- Instrucciones de la tarea:
Según la fuente, ¿qué declaró el Papa sobre Lutero en 1517?

- Fuente:
****

El Renacimiento inició un lento camino que culminó en una relativa recolocación de las creencias religiosas, de modo que hubiera compatibilidad entre unas y otras, incluso que fuera posible creer en ningún dogma. Pero esa vía no avanzó a la misma velocidad en los distintos credos: algunos, a regañadientes, no tuvieron más remedio que civilizarse algo, mientras que otros permanecieron sumidos en el oscurantismo medieval. La vocación de las tres religiones es la misma, ya lo he dicho, y si las unas pudieran adoptar las maneras de las otras porque la sociedad en la que se hallan implantadas se lo permitiera, que nadie dude que lo harían. Recuérdense las Cruzadas cristianas, la Inquisición, la gloriosa cruzada de 1936.

En 1517, tras la Reforma, el Papa declaró proscrito a Lutero y que cualquiera que lo encontrara podía matarlo. En 1989, el Ayatolá Jomeini dictó una fatwa en Irán dirigida a todos los musulmanes con el fin de acabar con la vida de Salman Rushdie por haber escrito Los versos satánicos, libro presuntamente blasfemo a decir del citado Ayatolá. Véanse las similitudes, cuatrocientos años después, entre ambas fatwas, que creo que ilustran lo que acabo de explicar.

****

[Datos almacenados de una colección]
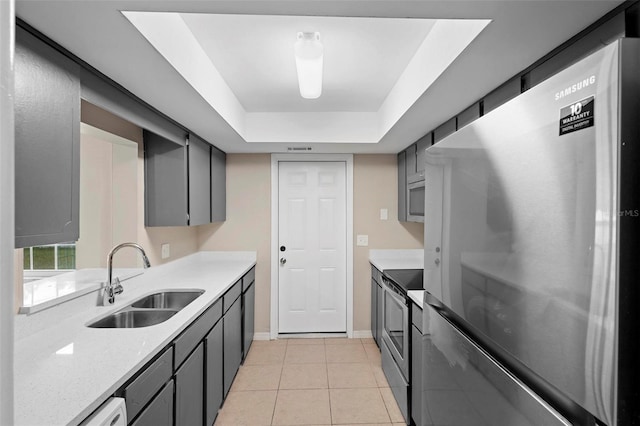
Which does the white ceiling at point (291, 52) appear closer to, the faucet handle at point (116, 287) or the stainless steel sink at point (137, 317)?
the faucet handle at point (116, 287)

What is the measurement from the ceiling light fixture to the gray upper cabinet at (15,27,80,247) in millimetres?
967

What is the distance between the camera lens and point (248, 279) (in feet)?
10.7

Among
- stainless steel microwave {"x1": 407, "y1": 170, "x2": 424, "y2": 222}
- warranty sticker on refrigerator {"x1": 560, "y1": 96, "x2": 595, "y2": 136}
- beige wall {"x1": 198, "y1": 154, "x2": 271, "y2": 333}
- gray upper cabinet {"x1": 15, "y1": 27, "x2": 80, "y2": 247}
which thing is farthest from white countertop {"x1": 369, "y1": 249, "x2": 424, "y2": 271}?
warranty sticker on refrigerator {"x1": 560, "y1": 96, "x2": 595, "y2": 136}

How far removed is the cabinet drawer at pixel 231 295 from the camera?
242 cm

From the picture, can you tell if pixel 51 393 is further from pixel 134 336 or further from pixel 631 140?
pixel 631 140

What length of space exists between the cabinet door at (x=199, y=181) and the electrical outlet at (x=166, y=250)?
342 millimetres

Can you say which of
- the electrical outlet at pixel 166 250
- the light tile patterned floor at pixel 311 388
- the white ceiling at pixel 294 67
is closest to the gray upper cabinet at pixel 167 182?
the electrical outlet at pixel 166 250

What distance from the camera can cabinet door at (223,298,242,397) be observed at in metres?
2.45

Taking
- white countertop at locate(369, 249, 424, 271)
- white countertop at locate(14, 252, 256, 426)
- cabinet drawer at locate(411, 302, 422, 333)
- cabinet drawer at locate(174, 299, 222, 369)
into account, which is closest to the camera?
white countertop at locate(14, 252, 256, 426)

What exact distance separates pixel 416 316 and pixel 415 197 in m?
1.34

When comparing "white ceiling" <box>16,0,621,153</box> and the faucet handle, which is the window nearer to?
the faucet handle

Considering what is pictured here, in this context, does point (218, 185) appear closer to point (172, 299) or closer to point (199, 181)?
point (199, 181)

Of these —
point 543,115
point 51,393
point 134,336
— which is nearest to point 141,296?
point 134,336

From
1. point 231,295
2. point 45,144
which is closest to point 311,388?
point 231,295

****

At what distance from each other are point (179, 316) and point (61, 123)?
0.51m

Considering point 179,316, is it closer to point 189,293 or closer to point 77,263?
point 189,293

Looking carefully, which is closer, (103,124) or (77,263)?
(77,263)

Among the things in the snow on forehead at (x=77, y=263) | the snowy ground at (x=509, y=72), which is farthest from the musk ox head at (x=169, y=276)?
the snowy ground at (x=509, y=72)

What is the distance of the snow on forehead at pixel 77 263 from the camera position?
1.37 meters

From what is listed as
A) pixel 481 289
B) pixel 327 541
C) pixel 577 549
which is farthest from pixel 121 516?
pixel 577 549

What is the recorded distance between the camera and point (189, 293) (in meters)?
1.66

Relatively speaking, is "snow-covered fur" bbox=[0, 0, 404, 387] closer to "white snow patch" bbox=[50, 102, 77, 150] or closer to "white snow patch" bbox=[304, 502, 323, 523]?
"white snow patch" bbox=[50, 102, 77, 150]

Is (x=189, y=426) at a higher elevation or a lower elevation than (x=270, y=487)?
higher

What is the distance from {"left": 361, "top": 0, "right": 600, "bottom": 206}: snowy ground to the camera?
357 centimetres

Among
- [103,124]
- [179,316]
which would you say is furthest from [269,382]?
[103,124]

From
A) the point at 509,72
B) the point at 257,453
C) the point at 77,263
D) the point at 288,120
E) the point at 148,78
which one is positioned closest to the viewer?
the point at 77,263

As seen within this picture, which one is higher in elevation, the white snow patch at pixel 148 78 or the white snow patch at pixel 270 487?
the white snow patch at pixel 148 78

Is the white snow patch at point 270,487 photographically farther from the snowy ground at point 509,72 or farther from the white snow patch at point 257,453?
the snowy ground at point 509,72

****

- Solución del ejercicio:
Lo declaró proscrito y estableció que cualquiera que lo encontrara podía matarlo.